* begin GIVEN ENTRIES *
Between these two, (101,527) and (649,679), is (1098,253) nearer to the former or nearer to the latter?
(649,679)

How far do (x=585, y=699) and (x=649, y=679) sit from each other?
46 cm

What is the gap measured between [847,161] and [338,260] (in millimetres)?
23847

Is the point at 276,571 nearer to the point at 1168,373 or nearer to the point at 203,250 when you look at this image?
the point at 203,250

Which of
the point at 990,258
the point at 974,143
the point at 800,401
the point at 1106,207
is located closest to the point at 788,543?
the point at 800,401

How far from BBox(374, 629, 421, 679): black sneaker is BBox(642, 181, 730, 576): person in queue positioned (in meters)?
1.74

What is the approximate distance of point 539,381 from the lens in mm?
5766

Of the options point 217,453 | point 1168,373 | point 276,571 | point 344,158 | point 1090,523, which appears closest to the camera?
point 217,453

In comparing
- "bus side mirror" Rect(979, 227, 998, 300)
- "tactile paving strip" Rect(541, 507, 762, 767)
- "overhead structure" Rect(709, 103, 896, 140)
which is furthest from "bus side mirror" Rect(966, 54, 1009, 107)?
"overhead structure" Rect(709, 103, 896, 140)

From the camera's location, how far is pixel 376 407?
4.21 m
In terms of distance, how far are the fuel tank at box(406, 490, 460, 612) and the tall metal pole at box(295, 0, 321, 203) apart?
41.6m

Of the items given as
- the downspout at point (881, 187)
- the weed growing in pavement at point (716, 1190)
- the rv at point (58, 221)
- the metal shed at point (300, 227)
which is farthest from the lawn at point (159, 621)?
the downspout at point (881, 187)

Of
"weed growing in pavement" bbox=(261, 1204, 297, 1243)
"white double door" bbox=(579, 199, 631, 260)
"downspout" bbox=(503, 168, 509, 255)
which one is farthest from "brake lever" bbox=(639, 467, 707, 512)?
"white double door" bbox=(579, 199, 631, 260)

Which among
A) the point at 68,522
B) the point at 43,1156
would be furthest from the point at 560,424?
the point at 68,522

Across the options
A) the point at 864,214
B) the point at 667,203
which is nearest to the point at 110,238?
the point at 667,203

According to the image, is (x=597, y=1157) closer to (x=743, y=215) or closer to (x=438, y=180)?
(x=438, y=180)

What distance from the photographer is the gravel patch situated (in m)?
* end GIVEN ENTRIES *
▸ TO BE DONE
Please reproduce the material above line for line, changing nothing.

▸ IN RESPONSE
Between these two, (101,527) and (649,679), is (1098,253) nearer to the former or nearer to the latter?
(649,679)

How far do (x=585, y=699) and (x=649, y=679) sit from each other?
46 cm

What is the gap measured between [847,161] and [338,260] (in millimetres)?
23847

Is the point at 276,571 nearer to the point at 1168,373 or nearer to the point at 203,250 when you look at this image?
the point at 203,250

Which of
the point at 990,258
the point at 974,143
the point at 800,401
the point at 1106,207
is located closest to the point at 788,543?
the point at 800,401

How far from BBox(374, 629, 421, 679): black sneaker is BBox(642, 181, 730, 576): person in queue positioned (in meters)?
1.74

What is the approximate distance of point 539,381 from the lens in mm?
5766

Of the options point 217,453 | point 1168,373 | point 276,571 | point 344,158 | point 1090,523, which appears closest to the camera?
point 217,453

In comparing
- "bus side mirror" Rect(979, 227, 998, 300)
- "tactile paving strip" Rect(541, 507, 762, 767)
- "overhead structure" Rect(709, 103, 896, 140)
which is furthest from "bus side mirror" Rect(966, 54, 1009, 107)?
"overhead structure" Rect(709, 103, 896, 140)

From the camera's location, how far is pixel 376 407?
4.21 m
In terms of distance, how far are the fuel tank at box(406, 490, 460, 612) and the tall metal pole at box(295, 0, 321, 203) apart?
41.6m

Of the items given as
- the downspout at point (881, 187)
- the weed growing in pavement at point (716, 1190)
- the rv at point (58, 221)
- the metal shed at point (300, 227)
which is farthest from the lawn at point (159, 621)?
the downspout at point (881, 187)

Of
"weed growing in pavement" bbox=(261, 1204, 297, 1243)
"white double door" bbox=(579, 199, 631, 260)
"downspout" bbox=(503, 168, 509, 255)
which one is farthest from "brake lever" bbox=(639, 467, 707, 512)?
"white double door" bbox=(579, 199, 631, 260)

Which among
A) the point at 68,522
B) the point at 43,1156
would be furthest from the point at 560,424?
the point at 68,522

Across the options
A) the point at 864,214
B) the point at 667,203
which is nearest to the point at 110,238?
the point at 667,203

According to the image, is (x=597, y=1157) closer to (x=743, y=215) or closer to (x=438, y=180)?
(x=438, y=180)

What distance from the photographer is the gravel patch situated (in m)?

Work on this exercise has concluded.